Some debate exists over the accepted number of species in Sarcoleotia. Maas Geesteranus considered S. nigra a later synonym of S. platypus. Korf transferred S. turficola to the genus Ascocoryne based on gelatinous tissue in the ascocarp. Schumacher and Silvertsen recognized only a single species, S. globosa. Recent molecular evidence indicates that the genus is most closely associated with Geoglossaceae.

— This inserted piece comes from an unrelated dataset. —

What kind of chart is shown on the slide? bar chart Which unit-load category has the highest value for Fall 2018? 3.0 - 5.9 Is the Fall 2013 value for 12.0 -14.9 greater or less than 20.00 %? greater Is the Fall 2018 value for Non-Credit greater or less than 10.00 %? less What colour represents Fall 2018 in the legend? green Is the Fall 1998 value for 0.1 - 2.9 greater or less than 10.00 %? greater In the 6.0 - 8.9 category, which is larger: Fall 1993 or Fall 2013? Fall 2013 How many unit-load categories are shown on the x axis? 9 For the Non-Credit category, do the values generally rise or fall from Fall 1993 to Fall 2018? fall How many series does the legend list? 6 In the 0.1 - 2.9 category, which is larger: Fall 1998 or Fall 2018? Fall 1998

==Habitat and distribution==
Sarcoleotia globosa is reported by Schumacher and Silvertsen as having a "more or less transcontinental northern circumpolar boreo-oroarctic and arctic distribution", citing records from Norway, Sweden, Finland, Iceland, Greenland, Germany, Belgium, the Netherlands, Japan, and Canada. S. globosa has also been reported from Denmark. S. globosa is also reported cool temperate zones ranging from the Pacific Northwestern United States (Washington and Oregon) and Colorado. S. nigra was described from Japan and has been reported from Argentina

S. globosa has been reported from both calcareous areas and rich soil types in Europe, and acidic-nutrient poor soils in North America. S. globosa has been recorded mostly from disturbed areas and primary or secondary successional habitats, almost always fruiting in areas colonized by bryophytes. S. globosa is also reported from burned sites.

==Conservation==
The conservation of Sarcoleotia has not formally been assessed on a global scale, though given its widespread distribution and ability to survive in varied habitats, it is probably of low concern.